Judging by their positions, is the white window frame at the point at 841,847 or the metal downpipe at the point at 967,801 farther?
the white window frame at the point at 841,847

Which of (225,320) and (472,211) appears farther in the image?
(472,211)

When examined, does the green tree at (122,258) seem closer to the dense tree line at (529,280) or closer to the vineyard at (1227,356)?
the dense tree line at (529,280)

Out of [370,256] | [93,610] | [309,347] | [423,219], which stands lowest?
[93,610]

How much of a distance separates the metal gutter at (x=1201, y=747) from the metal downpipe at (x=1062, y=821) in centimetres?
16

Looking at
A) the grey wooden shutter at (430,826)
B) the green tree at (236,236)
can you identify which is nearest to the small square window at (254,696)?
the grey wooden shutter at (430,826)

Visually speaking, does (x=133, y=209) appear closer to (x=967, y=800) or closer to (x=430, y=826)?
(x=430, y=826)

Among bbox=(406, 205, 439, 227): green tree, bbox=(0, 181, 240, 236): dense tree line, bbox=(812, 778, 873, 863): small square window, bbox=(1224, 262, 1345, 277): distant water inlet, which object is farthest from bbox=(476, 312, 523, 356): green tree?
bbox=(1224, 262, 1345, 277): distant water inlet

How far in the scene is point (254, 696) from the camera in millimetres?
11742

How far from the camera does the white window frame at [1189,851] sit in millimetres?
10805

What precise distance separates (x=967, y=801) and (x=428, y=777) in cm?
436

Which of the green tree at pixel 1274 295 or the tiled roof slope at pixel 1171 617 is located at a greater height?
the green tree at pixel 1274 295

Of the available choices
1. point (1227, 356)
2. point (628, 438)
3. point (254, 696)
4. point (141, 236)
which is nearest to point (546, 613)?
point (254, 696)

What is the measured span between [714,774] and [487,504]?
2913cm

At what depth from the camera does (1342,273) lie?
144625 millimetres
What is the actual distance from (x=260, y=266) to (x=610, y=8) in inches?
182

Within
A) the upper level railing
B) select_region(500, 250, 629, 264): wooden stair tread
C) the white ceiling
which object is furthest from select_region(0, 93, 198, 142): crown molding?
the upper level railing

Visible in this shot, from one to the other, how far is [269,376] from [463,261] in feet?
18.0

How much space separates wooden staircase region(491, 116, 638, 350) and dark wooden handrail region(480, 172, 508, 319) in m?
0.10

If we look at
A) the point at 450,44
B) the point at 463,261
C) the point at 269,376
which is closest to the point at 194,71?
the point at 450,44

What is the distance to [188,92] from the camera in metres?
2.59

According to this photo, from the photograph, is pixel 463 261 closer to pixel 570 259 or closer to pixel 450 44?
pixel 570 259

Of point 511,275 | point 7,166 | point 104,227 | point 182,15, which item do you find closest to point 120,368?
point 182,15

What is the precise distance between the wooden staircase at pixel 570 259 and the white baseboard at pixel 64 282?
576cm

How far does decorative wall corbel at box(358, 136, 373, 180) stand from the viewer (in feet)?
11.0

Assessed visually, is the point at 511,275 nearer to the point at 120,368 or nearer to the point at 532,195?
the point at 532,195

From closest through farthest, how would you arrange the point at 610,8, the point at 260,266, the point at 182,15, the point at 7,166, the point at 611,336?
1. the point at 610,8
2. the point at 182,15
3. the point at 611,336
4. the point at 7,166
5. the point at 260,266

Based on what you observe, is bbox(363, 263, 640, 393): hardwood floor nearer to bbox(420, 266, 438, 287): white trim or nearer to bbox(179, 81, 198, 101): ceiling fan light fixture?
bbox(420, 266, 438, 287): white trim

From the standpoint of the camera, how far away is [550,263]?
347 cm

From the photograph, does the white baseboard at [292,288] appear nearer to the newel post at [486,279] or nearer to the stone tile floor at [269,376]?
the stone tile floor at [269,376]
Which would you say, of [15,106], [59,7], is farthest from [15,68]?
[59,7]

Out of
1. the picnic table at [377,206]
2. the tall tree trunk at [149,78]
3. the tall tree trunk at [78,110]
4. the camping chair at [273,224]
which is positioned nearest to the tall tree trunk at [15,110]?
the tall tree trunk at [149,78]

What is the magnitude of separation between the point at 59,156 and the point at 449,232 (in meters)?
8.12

++++++++++++++++++++

**EXERCISE REQUIREMENTS:**
Lay out every line of the items above as a numbered list, omitting the blank lines.

**SOLUTION TO THIS PROBLEM:**
1. Judging by their positions, is the white window frame at the point at 841,847 or the metal downpipe at the point at 967,801 farther?
2. the white window frame at the point at 841,847
3. Which of (225,320) and (472,211) appears farther in the image?
4. (472,211)
5. When examined, does the green tree at (122,258) seem closer to the dense tree line at (529,280) or closer to the vineyard at (1227,356)?
6. the dense tree line at (529,280)
7. Out of [370,256] | [93,610] | [309,347] | [423,219], which stands lowest?
8. [93,610]
9. How much of a distance separates the metal gutter at (x=1201, y=747) from the metal downpipe at (x=1062, y=821) in centimetres?
10. 16
11. Looking at
12. A) the grey wooden shutter at (430,826)
13. B) the green tree at (236,236)
14. can you identify which is nearest to the small square window at (254,696)?
15. the grey wooden shutter at (430,826)
16. Visually speaking, does (x=133, y=209) appear closer to (x=967, y=800) or closer to (x=430, y=826)?
17. (x=430, y=826)
18. Among bbox=(406, 205, 439, 227): green tree, bbox=(0, 181, 240, 236): dense tree line, bbox=(812, 778, 873, 863): small square window, bbox=(1224, 262, 1345, 277): distant water inlet, which object is farthest from bbox=(476, 312, 523, 356): green tree?
19. bbox=(1224, 262, 1345, 277): distant water inlet
20. How far in the scene is point (254, 696) from the camera in millimetres?
21. 11742
22. How far from the camera does the white window frame at [1189,851] sit in millimetres?
23. 10805
24. What precise distance separates (x=967, y=801) and (x=428, y=777) in cm?
25. 436
26. Which of the green tree at pixel 1274 295 or the tiled roof slope at pixel 1171 617 is located at a greater height?
27. the green tree at pixel 1274 295
28. Of the available choices
29. 1. point (1227, 356)
30. 2. point (628, 438)
31. 3. point (254, 696)
32. 4. point (141, 236)
33. which is nearest to point (546, 613)?
34. point (254, 696)
35. What is the measured span between [714,774] and [487,504]?
36. 2913cm
37. At what depth from the camera does (1342,273) lie?
38. 144625 millimetres
39. What is the actual distance from (x=260, y=266) to (x=610, y=8) in inches?
40. 182
41. Within
42. A) the upper level railing
43. B) select_region(500, 250, 629, 264): wooden stair tread
44. C) the white ceiling
45. which object is furthest from select_region(0, 93, 198, 142): crown molding?
46. the upper level railing
47. Visible in this shot, from one to the other, how far is [269,376] from [463,261] in feet?
48. 18.0
49. How much space separates wooden staircase region(491, 116, 638, 350) and dark wooden handrail region(480, 172, 508, 319) in m?
50. 0.10
51. If we look at
52. A) the point at 450,44
53. B) the point at 463,261
54. C) the point at 269,376
55. which is closest to the point at 194,71?
56. the point at 450,44
57. What is the distance to [188,92] from the camera in metres?
58. 2.59
59. According to this photo, from the photograph, is pixel 463 261 closer to pixel 570 259 or closer to pixel 450 44?
60. pixel 570 259
61. Of point 511,275 | point 7,166 | point 104,227 | point 182,15, which item do you find closest to point 120,368?
62. point 182,15
63. What is the precise distance between the wooden staircase at pixel 570 259 and the white baseboard at pixel 64 282?
64. 576cm
65. How far does decorative wall corbel at box(358, 136, 373, 180) stand from the viewer (in feet)?
66. 11.0
67. Assessed visually, is the point at 511,275 nearer to the point at 120,368 or nearer to the point at 532,195?
68. the point at 532,195
69. From closest through farthest, how would you arrange the point at 610,8, the point at 260,266, the point at 182,15, the point at 7,166, the point at 611,336?
70. 1. the point at 610,8
71. 2. the point at 182,15
72. 3. the point at 611,336
73. 4. the point at 7,166
74. 5. the point at 260,266
75. Based on what you observe, is bbox(363, 263, 640, 393): hardwood floor nearer to bbox(420, 266, 438, 287): white trim or nearer to bbox(179, 81, 198, 101): ceiling fan light fixture?
76. bbox(420, 266, 438, 287): white trim
77. From the standpoint of the camera, how far away is [550,263]?
78. 347 cm
79. From the photograph, does the white baseboard at [292,288] appear nearer to the newel post at [486,279] or nearer to the stone tile floor at [269,376]?
80. the stone tile floor at [269,376]
81. Which would you say, of [15,106], [59,7], is farthest from [15,68]?
82. [59,7]
83. Out of
84. 1. the picnic table at [377,206]
85. 2. the tall tree trunk at [149,78]
86. 3. the tall tree trunk at [78,110]
87. 4. the camping chair at [273,224]
88. which is positioned nearest to the tall tree trunk at [15,110]?
89. the tall tree trunk at [149,78]
90. What is the magnitude of separation between the point at 59,156 and the point at 449,232 (in meters)?
91. 8.12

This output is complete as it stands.